▶ _Task prompt_
Copy the entries word for word. Keep the pictures out.

Captioned web images:
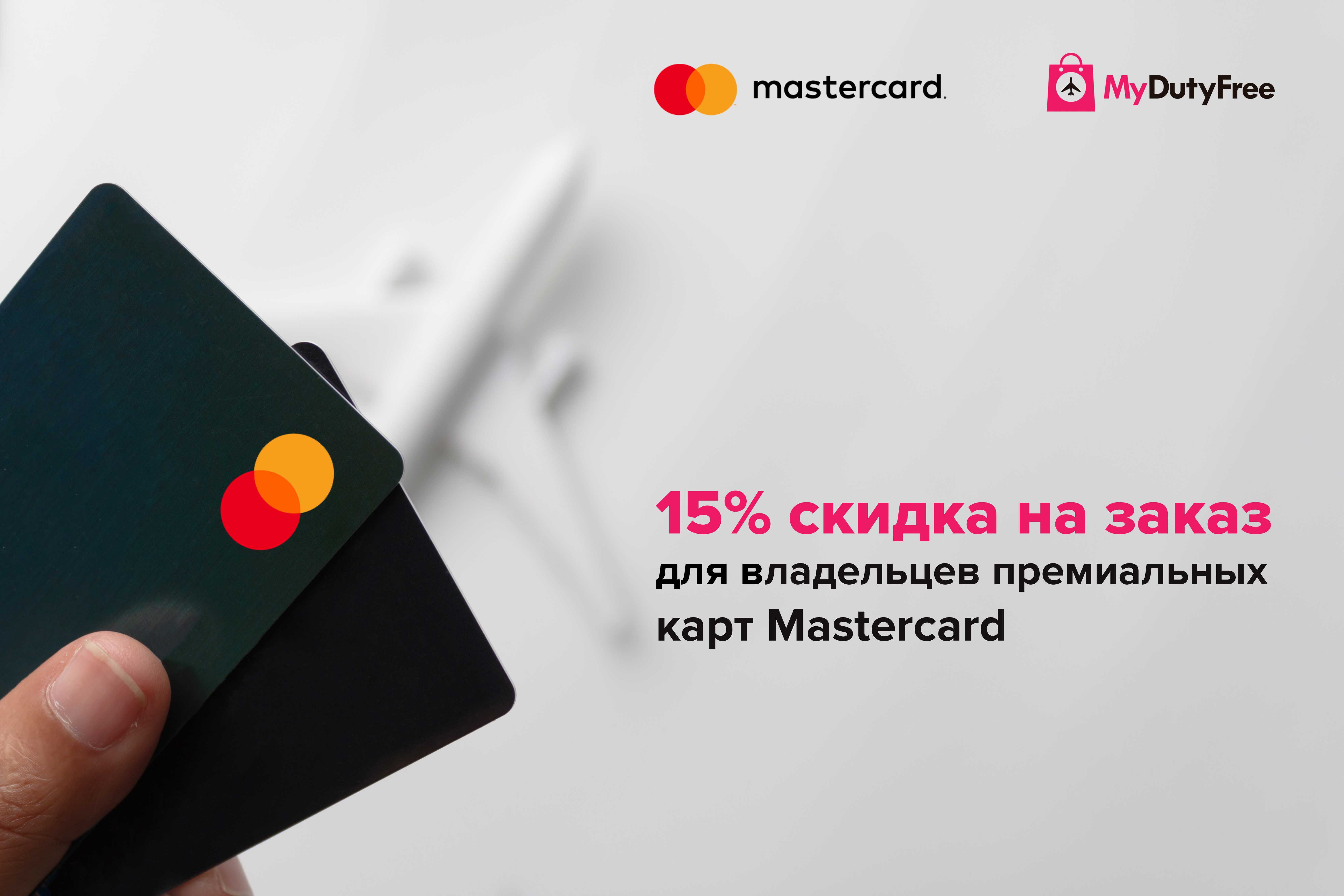 Mastercard discount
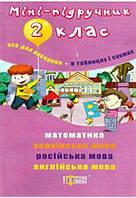 Міні-підручники початкова школа  2 класс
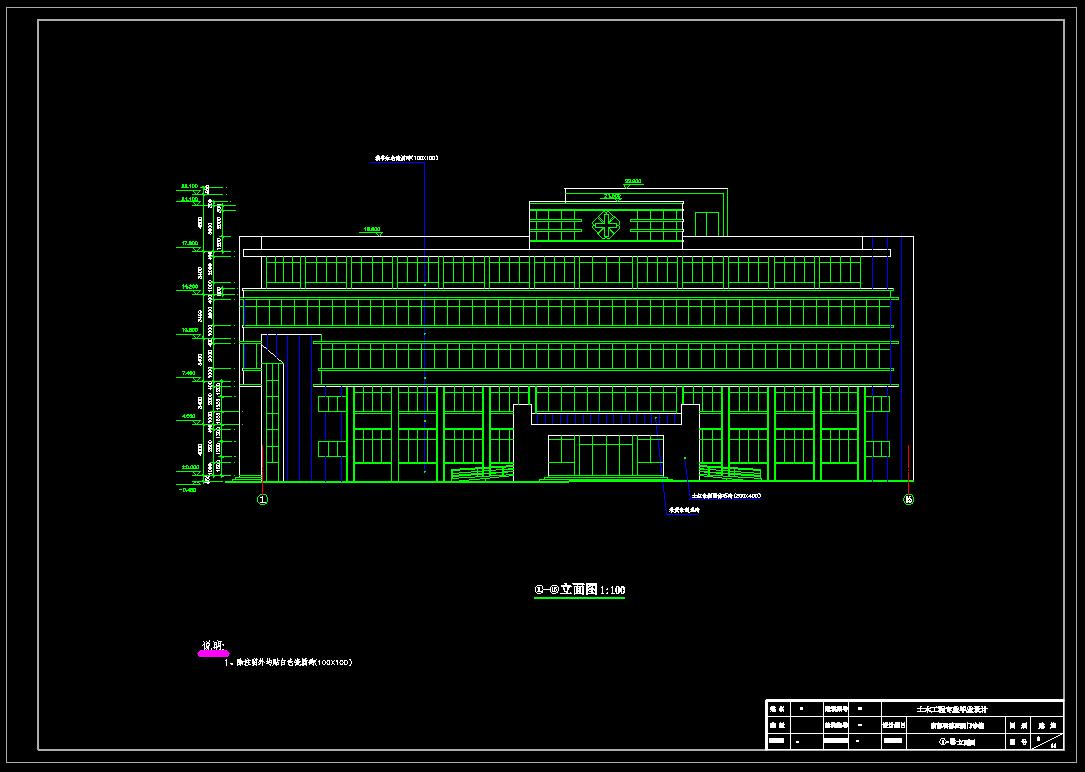 建筑结构设计及施工组织设计_5层框架结构医院门诊楼
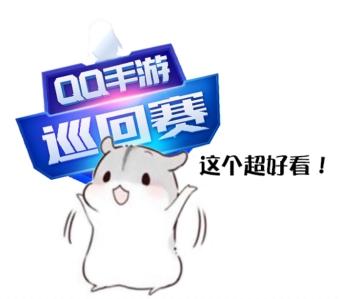 QQ手游巡回赛CFM追魂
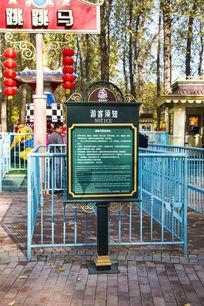 游客须知警示牌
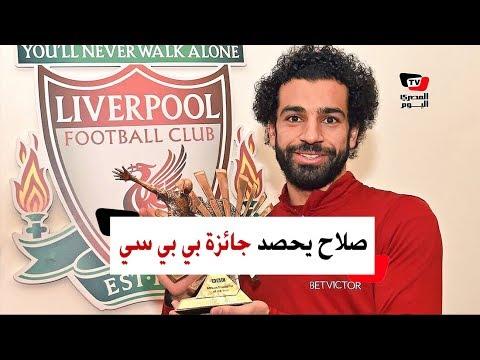 صلاح يحصد جائزة «بي بي سي» لأفضل لاعب أفريقي.. ماذا حقق في 2018 ؟  - 19:53-2018 / 12 / 14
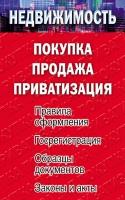 Е.М. Филиппова - Недвижимость - покупка, продажа, приватизация. Правила оформления. Госрегистрация. Образцы документов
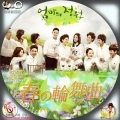 春の輪舞曲<ロンド> (2)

▶ _Exercise solution_
 Mastercard discount
 Міні-підручники початкова школа  2 класс
 建筑结构设计及施工组织设计_5层框架结构医院门诊楼
 QQ手游巡回赛CFM追魂
 游客须知警示牌
 صلاح يحصد جائزة «بي بي سي» لأفضل لاعب أفريقي.. ماذا حقق في 2018 ؟  - 19:53-2018 / 12 / 14
 Е.М. Филиппова - Недвижимость - покупка, продажа, приватизация. Правила оформления. Госрегистрация. Образцы документов
 春の輪舞曲<ロンド> (2)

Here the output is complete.